Objective: Can you reproduce every line of the data below without changing anything?

A block of data:

## BEGIN

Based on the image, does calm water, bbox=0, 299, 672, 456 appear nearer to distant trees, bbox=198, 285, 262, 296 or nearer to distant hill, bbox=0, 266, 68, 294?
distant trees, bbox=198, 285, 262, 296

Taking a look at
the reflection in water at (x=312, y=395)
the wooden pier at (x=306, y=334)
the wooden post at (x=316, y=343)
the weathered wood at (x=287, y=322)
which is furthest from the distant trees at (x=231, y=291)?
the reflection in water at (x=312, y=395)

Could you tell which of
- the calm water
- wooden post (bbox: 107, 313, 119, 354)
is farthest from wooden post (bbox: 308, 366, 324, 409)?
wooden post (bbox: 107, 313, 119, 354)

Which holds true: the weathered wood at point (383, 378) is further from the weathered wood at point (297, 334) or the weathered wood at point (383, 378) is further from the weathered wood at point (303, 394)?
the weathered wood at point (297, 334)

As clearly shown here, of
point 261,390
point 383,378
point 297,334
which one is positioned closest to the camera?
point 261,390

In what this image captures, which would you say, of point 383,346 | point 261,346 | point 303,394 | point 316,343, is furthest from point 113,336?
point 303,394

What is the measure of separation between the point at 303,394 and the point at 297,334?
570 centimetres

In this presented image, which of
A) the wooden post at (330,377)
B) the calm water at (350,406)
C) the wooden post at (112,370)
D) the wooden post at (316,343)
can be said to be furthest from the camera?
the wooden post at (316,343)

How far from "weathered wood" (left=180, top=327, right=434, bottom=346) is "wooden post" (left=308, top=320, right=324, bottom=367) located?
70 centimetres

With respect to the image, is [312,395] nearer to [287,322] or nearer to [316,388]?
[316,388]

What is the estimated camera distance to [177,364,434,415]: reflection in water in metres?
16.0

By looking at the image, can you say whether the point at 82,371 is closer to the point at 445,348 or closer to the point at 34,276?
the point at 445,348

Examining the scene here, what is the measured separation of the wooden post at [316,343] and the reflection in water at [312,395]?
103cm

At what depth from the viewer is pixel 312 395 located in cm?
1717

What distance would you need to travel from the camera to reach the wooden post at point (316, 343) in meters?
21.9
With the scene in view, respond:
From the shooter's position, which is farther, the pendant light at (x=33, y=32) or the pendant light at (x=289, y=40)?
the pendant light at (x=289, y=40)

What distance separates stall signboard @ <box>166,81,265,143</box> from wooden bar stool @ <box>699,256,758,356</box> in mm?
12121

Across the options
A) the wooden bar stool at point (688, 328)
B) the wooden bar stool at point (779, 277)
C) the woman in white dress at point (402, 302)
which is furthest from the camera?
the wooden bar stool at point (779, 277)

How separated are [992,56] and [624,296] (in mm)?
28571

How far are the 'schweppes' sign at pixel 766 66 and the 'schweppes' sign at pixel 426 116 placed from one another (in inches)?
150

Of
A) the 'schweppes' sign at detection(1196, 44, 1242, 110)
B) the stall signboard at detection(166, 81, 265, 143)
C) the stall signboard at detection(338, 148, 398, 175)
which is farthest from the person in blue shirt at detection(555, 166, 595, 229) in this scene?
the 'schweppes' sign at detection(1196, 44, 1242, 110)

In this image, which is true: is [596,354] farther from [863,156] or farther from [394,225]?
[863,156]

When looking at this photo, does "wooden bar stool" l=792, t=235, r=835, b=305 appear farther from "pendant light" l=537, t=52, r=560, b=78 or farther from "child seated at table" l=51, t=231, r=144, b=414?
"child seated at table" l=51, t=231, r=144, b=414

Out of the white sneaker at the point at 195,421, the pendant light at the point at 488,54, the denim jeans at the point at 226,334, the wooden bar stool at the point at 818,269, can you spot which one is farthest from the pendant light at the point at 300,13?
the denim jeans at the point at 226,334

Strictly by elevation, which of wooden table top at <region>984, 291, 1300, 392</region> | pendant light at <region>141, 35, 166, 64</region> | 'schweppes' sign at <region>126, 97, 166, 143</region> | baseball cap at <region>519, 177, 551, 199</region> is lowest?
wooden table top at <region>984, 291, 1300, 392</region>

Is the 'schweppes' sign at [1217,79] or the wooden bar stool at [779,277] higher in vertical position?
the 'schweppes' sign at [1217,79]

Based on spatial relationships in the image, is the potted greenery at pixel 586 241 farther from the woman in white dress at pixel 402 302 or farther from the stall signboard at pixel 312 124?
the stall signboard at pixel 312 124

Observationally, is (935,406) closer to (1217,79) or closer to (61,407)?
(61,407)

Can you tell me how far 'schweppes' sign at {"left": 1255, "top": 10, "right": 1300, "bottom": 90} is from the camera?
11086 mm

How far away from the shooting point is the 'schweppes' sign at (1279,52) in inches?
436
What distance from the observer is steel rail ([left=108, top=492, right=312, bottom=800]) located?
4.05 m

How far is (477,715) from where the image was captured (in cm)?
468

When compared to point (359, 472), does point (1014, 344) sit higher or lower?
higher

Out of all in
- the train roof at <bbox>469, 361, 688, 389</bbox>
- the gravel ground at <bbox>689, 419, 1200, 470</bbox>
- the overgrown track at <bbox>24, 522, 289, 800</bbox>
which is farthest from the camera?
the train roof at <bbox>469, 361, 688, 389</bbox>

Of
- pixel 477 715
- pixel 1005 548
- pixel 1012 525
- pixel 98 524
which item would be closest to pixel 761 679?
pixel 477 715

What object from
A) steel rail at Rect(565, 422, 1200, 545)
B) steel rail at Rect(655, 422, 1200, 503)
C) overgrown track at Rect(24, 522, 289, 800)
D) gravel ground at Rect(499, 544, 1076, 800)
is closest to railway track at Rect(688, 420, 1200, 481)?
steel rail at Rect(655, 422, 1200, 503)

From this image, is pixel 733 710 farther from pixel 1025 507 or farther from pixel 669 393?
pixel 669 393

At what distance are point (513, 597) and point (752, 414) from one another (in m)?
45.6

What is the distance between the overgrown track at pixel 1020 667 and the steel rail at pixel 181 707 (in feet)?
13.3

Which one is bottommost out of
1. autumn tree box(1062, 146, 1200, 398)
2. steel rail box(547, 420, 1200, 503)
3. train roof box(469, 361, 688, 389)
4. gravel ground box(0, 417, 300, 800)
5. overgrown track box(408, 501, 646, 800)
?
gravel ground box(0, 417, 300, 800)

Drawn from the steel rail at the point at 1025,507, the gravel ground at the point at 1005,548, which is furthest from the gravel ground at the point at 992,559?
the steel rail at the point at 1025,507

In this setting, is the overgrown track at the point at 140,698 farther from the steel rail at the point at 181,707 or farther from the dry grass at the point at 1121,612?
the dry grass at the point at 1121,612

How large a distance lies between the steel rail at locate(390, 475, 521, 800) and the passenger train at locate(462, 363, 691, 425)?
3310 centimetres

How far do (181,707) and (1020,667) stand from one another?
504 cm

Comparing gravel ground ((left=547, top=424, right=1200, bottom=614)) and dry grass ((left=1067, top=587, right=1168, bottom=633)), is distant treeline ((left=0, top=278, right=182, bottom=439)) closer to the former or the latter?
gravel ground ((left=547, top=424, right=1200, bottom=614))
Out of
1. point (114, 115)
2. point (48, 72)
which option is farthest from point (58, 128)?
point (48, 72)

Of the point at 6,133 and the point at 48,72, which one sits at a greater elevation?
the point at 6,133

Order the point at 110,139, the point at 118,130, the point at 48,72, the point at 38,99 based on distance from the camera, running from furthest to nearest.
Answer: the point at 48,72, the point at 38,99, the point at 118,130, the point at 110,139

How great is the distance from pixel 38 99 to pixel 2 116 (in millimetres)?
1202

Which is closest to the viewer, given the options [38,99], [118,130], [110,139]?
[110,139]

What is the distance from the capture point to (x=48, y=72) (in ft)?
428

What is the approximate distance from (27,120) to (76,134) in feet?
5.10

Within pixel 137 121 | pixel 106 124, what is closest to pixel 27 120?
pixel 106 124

## END

Result:
Based on the image, does calm water, bbox=0, 299, 672, 456 appear nearer to distant trees, bbox=198, 285, 262, 296 or nearer to distant hill, bbox=0, 266, 68, 294?
distant trees, bbox=198, 285, 262, 296

Taking a look at
the reflection in water at (x=312, y=395)
the wooden pier at (x=306, y=334)
the wooden post at (x=316, y=343)
the weathered wood at (x=287, y=322)
which is furthest from the distant trees at (x=231, y=291)?
the reflection in water at (x=312, y=395)

Could you tell which of
- the calm water
- wooden post (bbox: 107, 313, 119, 354)
is farthest from wooden post (bbox: 308, 366, 324, 409)?
wooden post (bbox: 107, 313, 119, 354)

Which holds true: the weathered wood at point (383, 378) is further from the weathered wood at point (297, 334) or the weathered wood at point (383, 378) is further from the weathered wood at point (303, 394)?
the weathered wood at point (297, 334)

As clearly shown here, of
point 261,390
point 383,378
point 297,334
which one is positioned closest to the camera?
point 261,390

In what this image captures, which would you say, of point 383,346 | point 261,346 | point 303,394 | point 316,343, is furthest from point 113,336?
point 303,394

What is the measure of separation between the point at 303,394 and the point at 297,334?
570 centimetres

In this presented image, which of
A) the wooden post at (330,377)
B) the calm water at (350,406)
C) the wooden post at (112,370)
D) the wooden post at (316,343)
can be said to be furthest from the camera?
the wooden post at (316,343)

How far from "weathered wood" (left=180, top=327, right=434, bottom=346) is "wooden post" (left=308, top=320, right=324, bottom=367) located?
70 centimetres

With respect to the image, is [312,395] nearer to [287,322] or nearer to [316,388]?
[316,388]

What is the estimated camera distance to [177,364,434,415]: reflection in water in metres?
16.0

By looking at the image, can you say whether the point at 82,371 is closer to the point at 445,348 or closer to the point at 34,276?
the point at 445,348

Examining the scene here, what is the measured separation of the wooden post at [316,343] and the reflection in water at [312,395]?
103cm

At what depth from the viewer is pixel 312 395 located in cm?
1717

What distance would you need to travel from the camera to reach the wooden post at point (316, 343) in meters?
21.9
With the scene in view, respond:
From the shooter's position, which is farther, the pendant light at (x=33, y=32) or the pendant light at (x=289, y=40)?
the pendant light at (x=289, y=40)

What distance separates stall signboard @ <box>166,81,265,143</box> from wooden bar stool @ <box>699,256,758,356</box> in mm?
12121

Across the options
A) the wooden bar stool at point (688, 328)
B) the wooden bar stool at point (779, 277)
C) the woman in white dress at point (402, 302)
which is furthest from the camera?
the wooden bar stool at point (779, 277)

How separated are [992,56] and [624,296] (in mm)?
28571

How far are the 'schweppes' sign at pixel 766 66 and the 'schweppes' sign at pixel 426 116 placed from one another (in inches)?
150

Of
A) the 'schweppes' sign at detection(1196, 44, 1242, 110)
B) the stall signboard at detection(166, 81, 265, 143)
C) the stall signboard at detection(338, 148, 398, 175)
which is farthest from the person in blue shirt at detection(555, 166, 595, 229) in this scene?
the 'schweppes' sign at detection(1196, 44, 1242, 110)

In this image, which is true: is [596,354] farther from [863,156] or farther from [394,225]?
[863,156]

When looking at this photo, does "wooden bar stool" l=792, t=235, r=835, b=305 appear farther from "pendant light" l=537, t=52, r=560, b=78 or farther from "child seated at table" l=51, t=231, r=144, b=414?
"child seated at table" l=51, t=231, r=144, b=414

Out of the white sneaker at the point at 195,421, the pendant light at the point at 488,54, the denim jeans at the point at 226,334, the wooden bar stool at the point at 818,269, can you spot which one is farthest from the pendant light at the point at 300,13?
the denim jeans at the point at 226,334

Strictly by elevation, which of wooden table top at <region>984, 291, 1300, 392</region> | pendant light at <region>141, 35, 166, 64</region> | 'schweppes' sign at <region>126, 97, 166, 143</region> | baseball cap at <region>519, 177, 551, 199</region> is lowest?
wooden table top at <region>984, 291, 1300, 392</region>

Is the 'schweppes' sign at [1217,79] or the wooden bar stool at [779,277] higher in vertical position?
the 'schweppes' sign at [1217,79]

Based on spatial relationships in the image, is the potted greenery at pixel 586 241 farther from the woman in white dress at pixel 402 302 or farther from the stall signboard at pixel 312 124?
the stall signboard at pixel 312 124

Observationally, is (935,406) closer to (1217,79) or closer to (61,407)?
(61,407)

Can you tell me how far 'schweppes' sign at {"left": 1255, "top": 10, "right": 1300, "bottom": 90} is from the camera?
11086 mm

How far away from the shooting point is the 'schweppes' sign at (1279,52) in inches?
436
What distance from the observer is steel rail ([left=108, top=492, right=312, bottom=800]) located?
4.05 m

How far is (477,715) from where the image was captured (in cm)?
468

When compared to point (359, 472), does point (1014, 344) sit higher or lower?
higher

Out of all in
- the train roof at <bbox>469, 361, 688, 389</bbox>
- the gravel ground at <bbox>689, 419, 1200, 470</bbox>
- the overgrown track at <bbox>24, 522, 289, 800</bbox>
which is farthest from the camera?
the train roof at <bbox>469, 361, 688, 389</bbox>

Of
- pixel 477 715
- pixel 1005 548
- pixel 1012 525
- pixel 98 524
which item would be closest to pixel 761 679?
pixel 477 715

What object from
A) steel rail at Rect(565, 422, 1200, 545)
B) steel rail at Rect(655, 422, 1200, 503)
C) overgrown track at Rect(24, 522, 289, 800)
D) gravel ground at Rect(499, 544, 1076, 800)
is closest to railway track at Rect(688, 420, 1200, 481)?
steel rail at Rect(655, 422, 1200, 503)

From this image, is pixel 733 710 farther from pixel 1025 507 or farther from pixel 669 393?
pixel 669 393

At what distance are point (513, 597) and point (752, 414) from one another (in m)?
45.6

What is the distance between the overgrown track at pixel 1020 667 and the steel rail at pixel 181 707 (in feet)?
13.3

Which one is bottommost out of
1. autumn tree box(1062, 146, 1200, 398)
2. steel rail box(547, 420, 1200, 503)
3. train roof box(469, 361, 688, 389)
4. gravel ground box(0, 417, 300, 800)
5. overgrown track box(408, 501, 646, 800)
?
gravel ground box(0, 417, 300, 800)

Drawn from the steel rail at the point at 1025,507, the gravel ground at the point at 1005,548, which is furthest from the gravel ground at the point at 992,559?
the steel rail at the point at 1025,507

In this setting, is the overgrown track at the point at 140,698 farther from the steel rail at the point at 181,707 or farther from the dry grass at the point at 1121,612?
the dry grass at the point at 1121,612

How large a distance lies between the steel rail at locate(390, 475, 521, 800) and the passenger train at locate(462, 363, 691, 425)?
3310 centimetres

How far do (181,707) and (1020,667) stand from one another?
504 cm

Comparing gravel ground ((left=547, top=424, right=1200, bottom=614)) and dry grass ((left=1067, top=587, right=1168, bottom=633)), is distant treeline ((left=0, top=278, right=182, bottom=439)) closer to the former or the latter?
gravel ground ((left=547, top=424, right=1200, bottom=614))
Out of
1. point (114, 115)
2. point (48, 72)
which option is farthest from point (58, 128)?
point (48, 72)

Of the point at 6,133 and the point at 48,72, which one sits at a greater elevation?
the point at 6,133

Order the point at 110,139, the point at 118,130, the point at 48,72, the point at 38,99 based on distance from the camera, running from furthest to nearest.
Answer: the point at 48,72, the point at 38,99, the point at 118,130, the point at 110,139

How great is the distance from pixel 38 99 to pixel 2 116 (in millimetres)?
1202

Which is closest to the viewer, given the options [38,99], [118,130], [110,139]?
[110,139]

What is the distance from the capture point to (x=48, y=72) (in ft)?
428

What is the approximate distance from (27,120) to (76,134) in feet?
5.10

Within pixel 137 121 | pixel 106 124, what is closest to pixel 27 120?
pixel 106 124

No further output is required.